Trendnet ac1750 2015 Review
Can be summarized nicely in a single word: throughput. This is an incredibly powerful 802.11ac router; its performance for its relatively modest price point is unsurpassed.
Trendnet AC-1750 TEW-812DRU That’s not to say that the TEW-812DRU is a one-trick pony, though; the feature set is more than satisfactory, and the hardware provides plenty of selling points beyond raw wireless bitrate.
If what you value is throughput above all else, you can stop reading right now – but how does this unit compare to other wireless routers in the bigger picture?
Let’s take a look at that question.
Trendnet AC-1750(TEW-812DRU) – Hardware
With real-world bandwidth in the neighborhood of 300Mbps, it shouldn’t come as a surprise that there’s some pretty heavy-duty hardware on this router’s mainboard.
As a matter of fact, you could probably figure that much at a glance; Trendnet prioritizes function over form, and so the AC-1750’s case is a big, chunky box equipped with large, obvious vents; it’s not exactly stylish, but it does an excellent job dissipating the heat generated by the router’s SoC.
The CPU is a BCM4706 clocked at 600MHz; this is a MIPS32 core that’s not the newest option available, but it still offers solid performance, and using a mature platform like this enables Trendnet to make the software optimizations that permit the router’s performance figures.
The radio and the amplifiers are the standout here, of course; the TEW-812DRU can work with much higher levels of broadcasting power than most of the wireless routers on the market.
Wired performance is as good as the wireless.
Trendnet’s Ethernet switch is robust, and that means consistent, high bandwidth from the four gigabit Ethernet ports.
The single USB port doesn’t provide particularly excellent speeds compared to other routers in the TEW-812DRU’s price range, but it’s not a significant enough bottleneck to invalidate the performance lead that this model has.
Everything is very stable, which isn’t much of a surprise given the tankish case and the huge heatsinks it conceals; you aren’t going to be spending a lot of time rebooting this router.
As mentioned above, the bare-metal level software is definitely very well done; it’s stable and places very little overhead on the unit’s performance.
The big question here is in the user interface and the more optional features, though.
Let’s start with the bad news: the control panel itself is questionable, to put it mildly.
The layout is fine, but the menus themselves are badly implemented and sluggish; it makes even simple administrative tasks more of a chore than they need to be.
Still, while this is definitely a bad point, let’s keep in mind what a small piece of the overall picture it is.
One of the more interesting things…
… here is how granular the wireless settings are.

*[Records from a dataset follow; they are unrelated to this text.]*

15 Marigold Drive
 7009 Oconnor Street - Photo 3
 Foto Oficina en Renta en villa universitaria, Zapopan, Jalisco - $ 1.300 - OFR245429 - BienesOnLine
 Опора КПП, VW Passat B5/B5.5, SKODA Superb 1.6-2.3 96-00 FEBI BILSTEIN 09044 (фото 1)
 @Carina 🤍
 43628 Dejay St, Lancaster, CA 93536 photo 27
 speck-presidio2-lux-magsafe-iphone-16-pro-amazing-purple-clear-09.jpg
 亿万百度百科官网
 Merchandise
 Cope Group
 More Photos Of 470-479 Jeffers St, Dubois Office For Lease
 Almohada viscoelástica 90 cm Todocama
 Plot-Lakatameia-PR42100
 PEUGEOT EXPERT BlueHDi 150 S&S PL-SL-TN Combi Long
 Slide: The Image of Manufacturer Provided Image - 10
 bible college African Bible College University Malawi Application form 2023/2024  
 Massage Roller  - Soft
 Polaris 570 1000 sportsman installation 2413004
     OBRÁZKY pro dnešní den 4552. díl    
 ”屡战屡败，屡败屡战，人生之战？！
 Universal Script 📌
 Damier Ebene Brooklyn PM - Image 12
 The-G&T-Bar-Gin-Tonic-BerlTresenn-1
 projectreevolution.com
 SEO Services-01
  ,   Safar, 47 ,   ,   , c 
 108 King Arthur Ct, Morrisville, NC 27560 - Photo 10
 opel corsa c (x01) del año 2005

You’re able to control channel width and the data rate per channel manually, for example; these are the sorts of advanced settings that you typically require a third-party firmware to change from the hardcoded defaults.
It makes the menus a little bit more intimidating, but all the same these are nice functions to have available. Just keep one point in mind – if you don’t know what it is, you don’t need to change it.
The QoS features are solid,
and the guest networking features are very impressive.
You can run as many as four SSIDs on each band; that’s a total of eight virtual networks at any one time, which is frankly a little excessive.
Obviously, using these functions too heavily will incur some performance loss, but it’s still nice to have the option in case you need it.
The virtual server functionality is also worth taking note of; it’s a more in-depth take on the standard port forwarding tools.
Of course, you still have your NAS and media server functionality over the USB port; it works about the same way it does on most other routers, but the wireless speed benefits of the TEW-812DRU help to make large HD media files a bit more usable.
In raw networking performance
The TEW-812DRU is absolutely astounding, and its modest retail price makes that look even better.
There are more powerful routers, but Trendnet makes very good use of what they have here.
In terms of software, it’s mostly good, if a little less feature-rich than some of its competitors; the feature set is definitely tailored to more advanced users, for what it’s worth.
All in all, the Trendnet AC-1750(TEW-812DRU isn’t particularly “cool”, but it does the basic job that a wireless router should, and it’s really good at it; it’s definitely worth looking into.